• Excerpt
☆ ☆ ☆

Willie Kelsay

Personal information
- Born: October 20, 1892 Antelope, Oregon, United States
- Died: April 26, 1952 (aged 59) Miami Beach, Florida United States
- Resting place: Woodlawn Park North, Miami, Florida

Horse racing career
- Sport: Horse racing

Major racing wins
- Coffroth Handicap (1917) Latonia Independence Handicap (1917) Latonia Autumn Inaugural Handicap (1917) Excelsior Stakes (1918, 1931) Laurel Handicap (1918) Schuylerville Stakes (1919, 1920) Aberdeen Stakes (1920, 1930) Clover Stakes (1920) Colorado Stakes (1920) Pimlico Nursery Stakes (1920) Spring Juvenile Stakes (1920) Autumn Stakes (1921) Paumonok Handicap (1921) Saratoga Cup (1921) Merchants and Citizens Handicap (1921, 1924) Cuban Derby (1922) Cuban Grand National Handicap (1922) Breeders' Futurity Stakes 1923) Delaware Handicap (1924, 1930) Fashion Stakes (1927) Highland Stakes (1927) Bowie Handicap (1928) Champagne Stakes (1928) Dwyer Stakes (1928) Empire City Derby (1928, 1929) Scarsdale Handicap (1928, 1931) Demoiselle Stakes (1929) Pimlico Futurity (1929) Nursery Handicap (1929) Remsen Stakes (1929) Tijuana Futurity (1929) Westchhester Handicap (1929) Carter Handicap (1930) Hopeful Stakes (1930) Fleetwing Handicap (1930) Manhattan Handicap (1930) Youthful Stakes (1930, 1931) Montana Handicap (1932)

Significant horses
- Bateau, Billy Barton, Careful, Cudgel, Exterminator, George Smith, Milkmaid, Spinaway, Vander Pool

= Willie Kelsay =

William Lloyd Kelsay (October 20, 1892 – April 26, 1952) was one of the top jockeys in American Thoroughbred racing during the 1920s who was widely respected for his ability to handle two-year-old horses during their first year of racing.

==Racing career highlights==
In 1917 Kelsay won the inaugural running of the Coffroth Handicap in Tijuana, a race run in February that became a major event for horsemen on the West Coast of the United States. The race would attract such star runners as Australia's superhorse Phar Lap and the popular future U.S. Racing Hall of Fame inductees Seabiscuit and Round Table.

☆ ☆ ☆

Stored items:

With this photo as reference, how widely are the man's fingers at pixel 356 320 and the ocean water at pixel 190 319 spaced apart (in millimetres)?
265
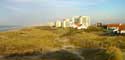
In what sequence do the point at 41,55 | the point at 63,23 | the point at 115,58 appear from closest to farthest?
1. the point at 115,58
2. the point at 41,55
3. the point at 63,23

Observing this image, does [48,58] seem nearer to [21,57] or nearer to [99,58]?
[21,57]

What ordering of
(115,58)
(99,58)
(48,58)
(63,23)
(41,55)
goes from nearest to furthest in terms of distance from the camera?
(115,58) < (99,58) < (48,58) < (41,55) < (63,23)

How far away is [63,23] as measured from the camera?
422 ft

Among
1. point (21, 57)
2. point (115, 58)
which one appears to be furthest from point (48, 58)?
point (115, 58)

☆ ☆ ☆

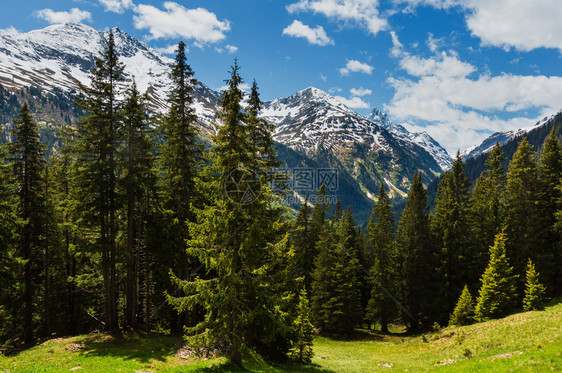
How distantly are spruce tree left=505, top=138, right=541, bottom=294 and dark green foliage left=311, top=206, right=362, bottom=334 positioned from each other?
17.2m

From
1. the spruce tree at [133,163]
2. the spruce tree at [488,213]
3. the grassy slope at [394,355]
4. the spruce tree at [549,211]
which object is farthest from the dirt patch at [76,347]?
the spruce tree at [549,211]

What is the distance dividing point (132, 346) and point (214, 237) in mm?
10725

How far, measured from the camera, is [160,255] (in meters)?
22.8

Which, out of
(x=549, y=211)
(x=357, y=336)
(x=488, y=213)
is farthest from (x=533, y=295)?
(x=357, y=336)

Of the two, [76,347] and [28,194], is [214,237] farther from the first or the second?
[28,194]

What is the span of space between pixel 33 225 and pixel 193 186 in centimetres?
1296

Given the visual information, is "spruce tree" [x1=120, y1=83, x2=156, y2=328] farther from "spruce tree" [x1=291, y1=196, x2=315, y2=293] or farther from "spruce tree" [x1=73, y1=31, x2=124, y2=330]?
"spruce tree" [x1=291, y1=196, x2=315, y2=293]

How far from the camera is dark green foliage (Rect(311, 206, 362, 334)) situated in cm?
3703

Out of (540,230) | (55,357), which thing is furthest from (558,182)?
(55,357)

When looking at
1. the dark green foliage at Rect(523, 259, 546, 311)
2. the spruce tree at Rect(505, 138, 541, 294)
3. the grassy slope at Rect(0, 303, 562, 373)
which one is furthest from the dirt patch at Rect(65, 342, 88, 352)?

☆ ☆ ☆

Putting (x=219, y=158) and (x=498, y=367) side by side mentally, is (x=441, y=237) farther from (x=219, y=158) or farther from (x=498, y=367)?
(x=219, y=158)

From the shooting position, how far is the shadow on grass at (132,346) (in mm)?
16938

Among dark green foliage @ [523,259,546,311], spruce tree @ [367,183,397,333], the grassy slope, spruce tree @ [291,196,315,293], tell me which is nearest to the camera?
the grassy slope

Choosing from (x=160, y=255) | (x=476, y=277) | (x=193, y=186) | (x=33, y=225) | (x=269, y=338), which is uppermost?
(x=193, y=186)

☆ ☆ ☆

• What to produce
In the Willie Kelsay text, replace "inaugural running" with "first running" in the passage that begins at the words "Significant horses" and stops after "and Round Table.". Give that passage with the change.

• Problem solution
Significant horses
- Bateau, Billy Barton, Careful, Cudgel, Exterminator, George Smith, Milkmaid, Spinaway, Vander Pool

= Willie Kelsay =

William Lloyd Kelsay (October 20, 1892 – April 26, 1952) was one of the top jockeys in American Thoroughbred racing during the 1920s who was widely respected for his ability to handle two-year-old horses during their first year of racing.

==Racing career highlights==
In 1917 Kelsay won the first running of the Coffroth Handicap in Tijuana, a race run in February that became a major event for horsemen on the West Coast of the United States. The race would attract such star runners as Australia's superhorse Phar Lap and the popular future U.S. Racing Hall of Fame inductees Seabiscuit and Round Table.